"Yet can not—ever! For it is forbid
Still by that quenchless soul within us hid,
Which cries, 'Feed—feed me not on Wine alone,
For to Immortal Banquets I am bid.'"
"Well oft I think that never blows so red
The Rose as where some buried Caesar bled:
That every Hyacinth the Garden wears
Dropt in her lap from some once lovely Head."

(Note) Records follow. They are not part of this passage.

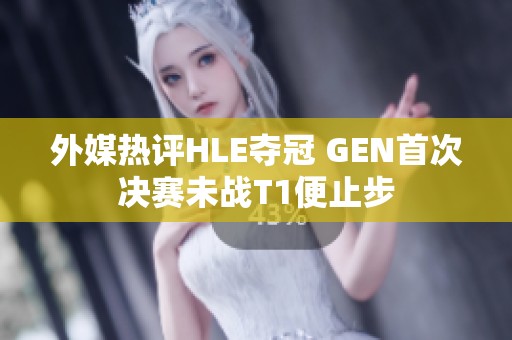 外媒热评HLE夺冠 GEN首次决赛未战T1便止步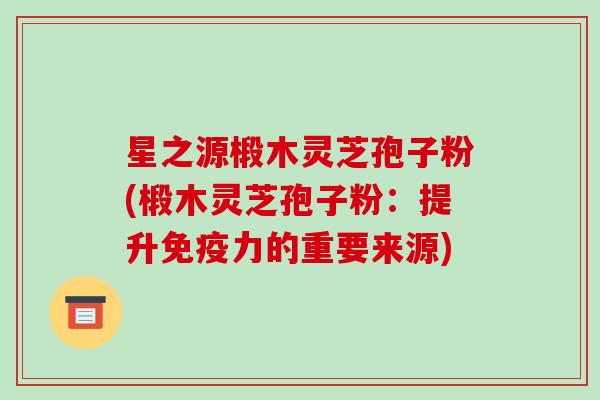星之源椴木灵芝孢子粉(椴木灵芝孢子粉:提升免疫力的重要来源)-第1张图片-破壁灵芝孢子粉研究指南 星之源椴木灵芝孢子粉(椴木灵芝孢子粉:提升免疫力的重要来源)-第1张图片-破壁灵芝孢子粉研究指南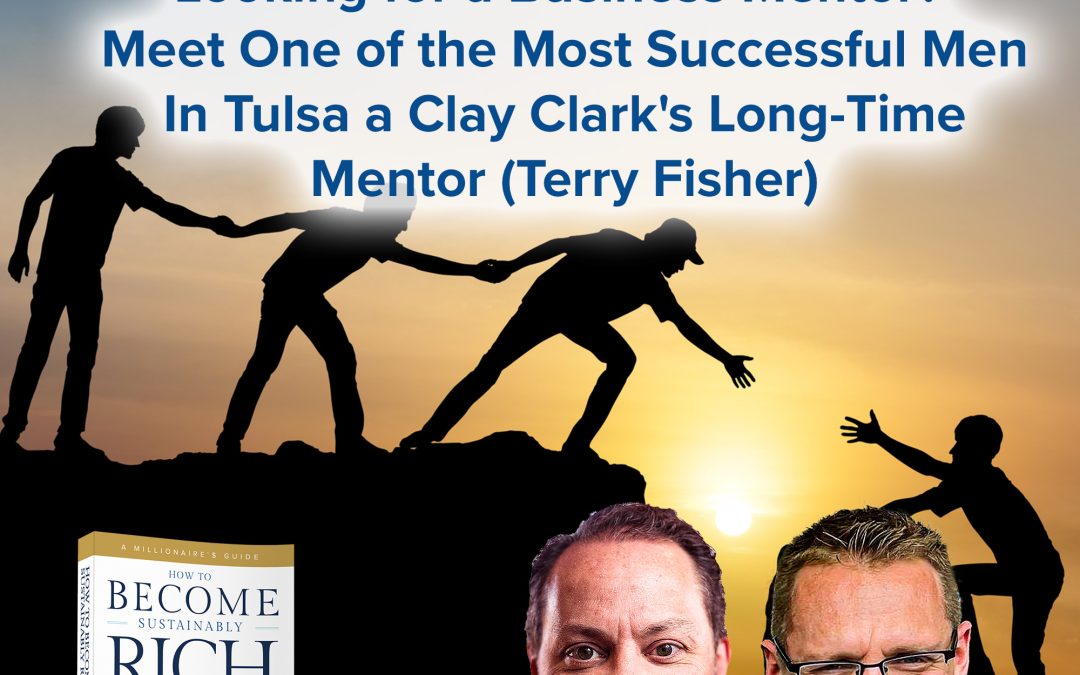 Business Podcast | Looking for a Business Mentor? | Meet One of the Most Successful Men In Tulsa a Clay Clark’s Long-Time Mentor (Terry Fisher)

"Then if, from the dull Clay thro' with Life's throes,
More beautiful spring Hyacinth and Rose,
Will the great Gard'ner for the uprooted soul
Find Use no sweeter than—useless Repose?"
"We cannot know—so fill the cup that clears
To-day of past regret and future fears:
To-morrow!—Why, To-morrow we may be
Ourselves with yesterday's sev'n thousand Years."
"No Cup there is to bring oblivion
More during than Regret and Fear—no, none!
For Wine that's Wine to-day may change and be
Marah before to-morrow's Sands have run."
"Myself when young did eagerly frequent
Doctor and Saint, and heard great argument
About it and about: but evermore
Came out by the same door wherein I went."
"The doors of Argument may lead Nowhither,
Reason become a Prison where may wither
From sunless eyes the Infinite, from hearts
All Hope, when their sojourn too long is thither."
"Up from Earth's Centre thro' the Seventh Gate
I rose, and on the throne of Saturn sate,
And many a Knot unravelled by the Road—
But not the Master-knot of Human fate."
"The Master-knot knows but the Master-hand
That scattered Saturn and his countless Band
Like seeds upon the unplanted heaven's Air:
The Truth we reap from them is Chaff thrice fanned."
"Yet if the Soul can fling the Dust aside
And naked on the air of Heaven ride,
Wer't not a shame—wer't not a shame for him
In this clay carcass crippled to abide?"